2 min read
Azure Machine Learning Managed Endpoints: Advanced Deployment Patterns
Azure Machine Learning managed endpoints have matured significantly, offering sophisticated deployment patterns that balance performance, cost, and operational simplicity. Let’s explore advanced deployment strategies that go beyond basic model serving.
Blue-Green Deployments with Traffic Splitting
Managed endpoints support traffic splitting across multiple deployments, enabling safe rollouts of new model versions:
from azure.ai.ml import MLClient
from azure.ai.ml.entities import (
ManagedOnlineEndpoint,
ManagedOnlineDeployment,
Model,
Environment,
CodeConfiguration
)
from azure.identity import DefaultAzureCredential
ml_client = MLClient(
DefaultAzureCredential(),
subscription_id="your-subscription-id",
resource_group_name="rg-mlops-prod",
workspace_name="mlw-production"
)
# Create endpoint with traffic rules
endpoint = ManagedOnlineEndpoint(
name="fraud-detection-endpoint",
description="Production fraud detection with blue-green deployment",
auth_mode="key",
traffic={"blue-v1": 90, "green-v2": 10} # 10% canary traffic
)
ml_client.online_endpoints.begin_create_or_update(endpoint).result()

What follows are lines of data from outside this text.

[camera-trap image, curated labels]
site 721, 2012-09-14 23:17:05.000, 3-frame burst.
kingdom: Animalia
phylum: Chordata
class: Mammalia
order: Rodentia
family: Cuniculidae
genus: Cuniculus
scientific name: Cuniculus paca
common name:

# Deploy new model version as green deployment
green_deployment = ManagedOnlineDeployment(
name="green-v2",
endpoint_name="fraud-detection-endpoint",
model=Model(path="./models/fraud_model_v2"),
environment=Environment(
image="mcr.microsoft.com/azureml/openmpi4.1.0-ubuntu20.04",
conda_file="./environment/conda.yml"
),
instance_type="Standard_DS3_v2",
instance_count=2,
request_settings={
"request_timeout_ms": 3000,
"max_concurrent_requests_per_instance": 100
}
)
Implementing Gradual Traffic Shifting
Automate traffic shifting based on deployment health metrics:
import time
from azure.monitor.query import MetricsQueryClient
def gradual_traffic_shift(
ml_client: MLClient,
metrics_client: MetricsQueryClient,
endpoint_name: str,
new_deployment: str,
old_deployment: str,
error_threshold: float = 0.01
):
"""Gradually shift traffic while monitoring error rates."""

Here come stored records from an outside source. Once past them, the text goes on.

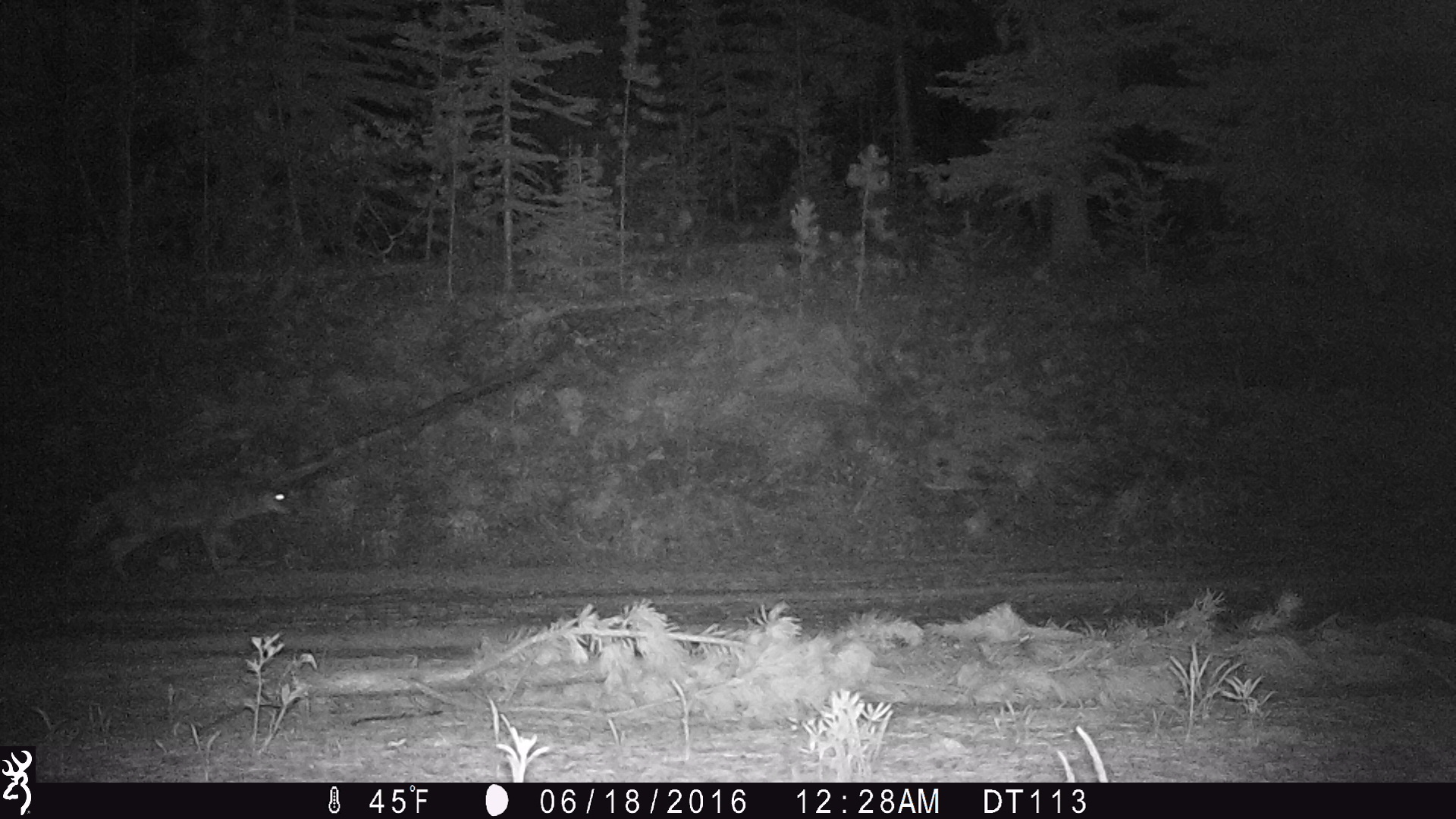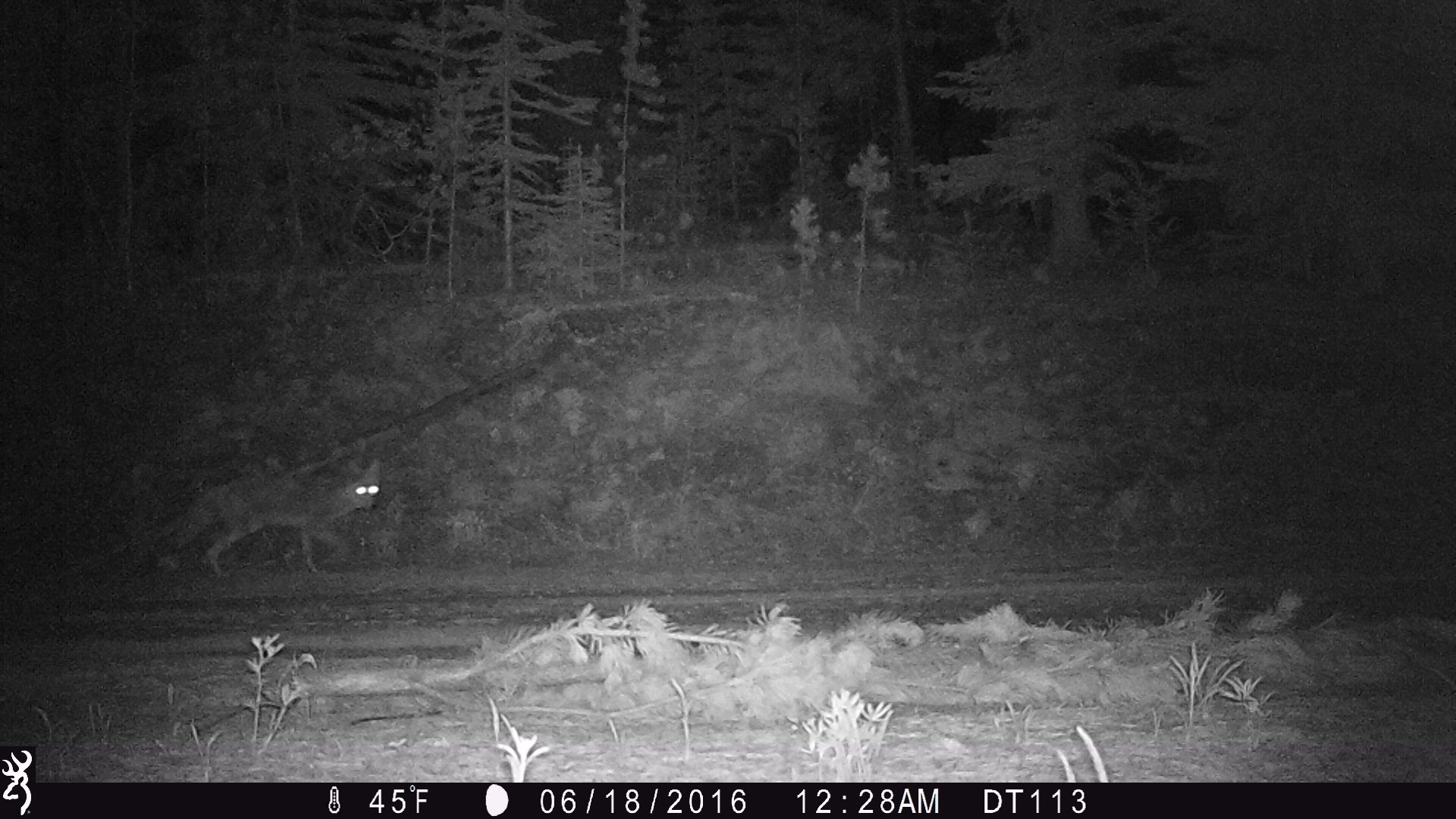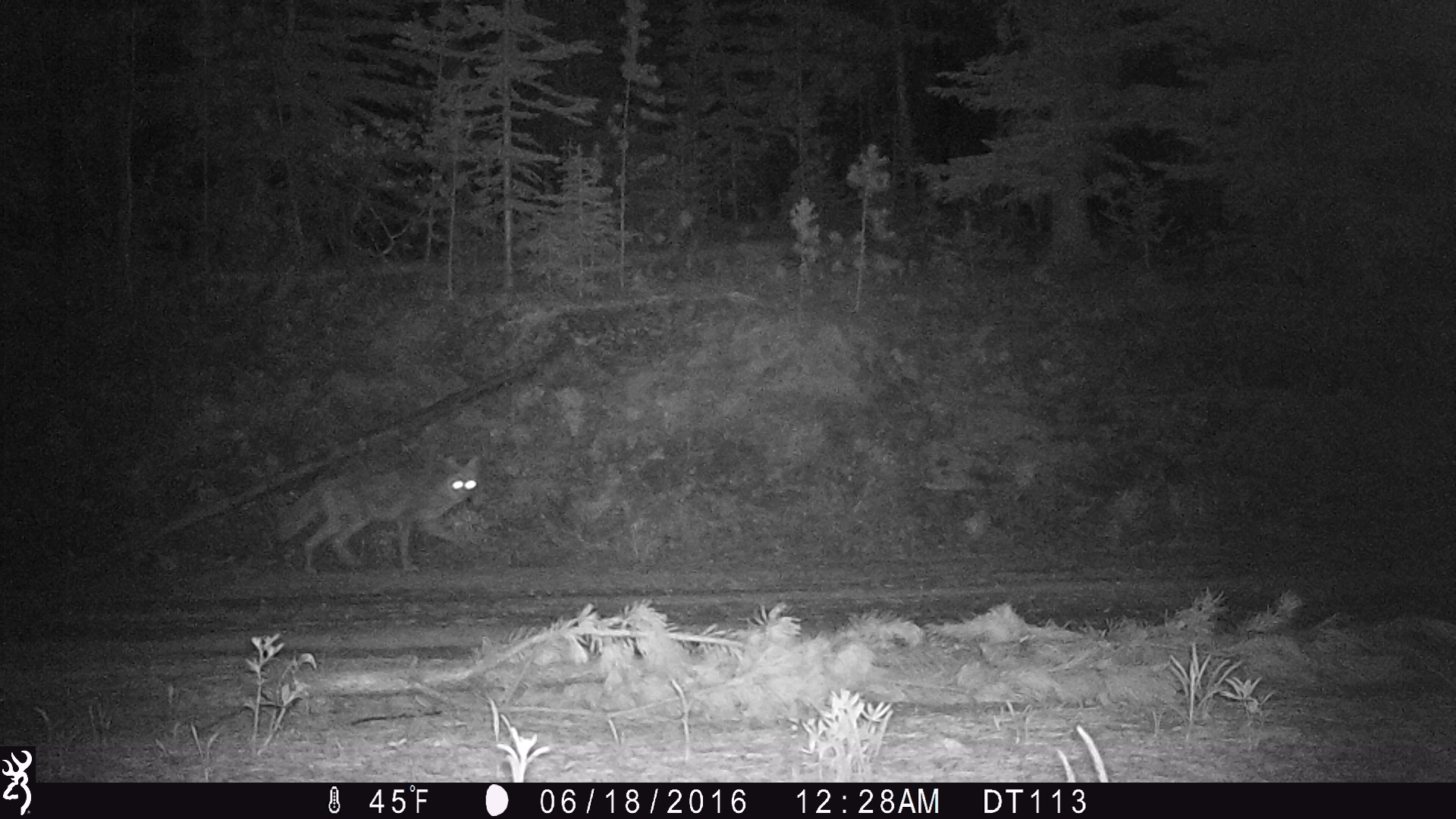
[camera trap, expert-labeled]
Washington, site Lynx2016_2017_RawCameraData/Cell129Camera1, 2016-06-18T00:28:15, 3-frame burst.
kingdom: Animalia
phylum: Chordata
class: Mammalia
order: Carnivora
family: Canidae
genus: Canis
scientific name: Canis latrans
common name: coyote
Canis latrans (coyote). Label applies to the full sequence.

traffic_steps = [10, 25, 50, 75, 100]
for target_traffic in traffic_steps:
# Update traffic split
endpoint = ml_client.online_endpoints.get(endpoint_name)
endpoint.traffic = {
new_deployment: target_traffic,
old_deployment: 100 - target_traffic
}
ml_client.online_endpoints.begin_create_or_update(endpoint).result()
# Wait and monitor
time.sleep(300) # 5 minute observation window
error_rate = get_deployment_error_rate(
metrics_client, endpoint_name, new_deployment
)
if error_rate > error_threshold:
# Rollback on high error rate
endpoint.traffic = {old_deployment: 100, new_deployment: 0}
ml_client.online_endpoints.begin_create_or_update(endpoint)
raise Exception(f"Rollback triggered: error rate {error_rate}")
print(f"Traffic at {target_traffic}%, error rate: {error_rate:.4f}")
Cost Optimization with Autoscaling
Configure autoscaling rules that balance responsiveness with cost for production deployments while maintaining service level objectives.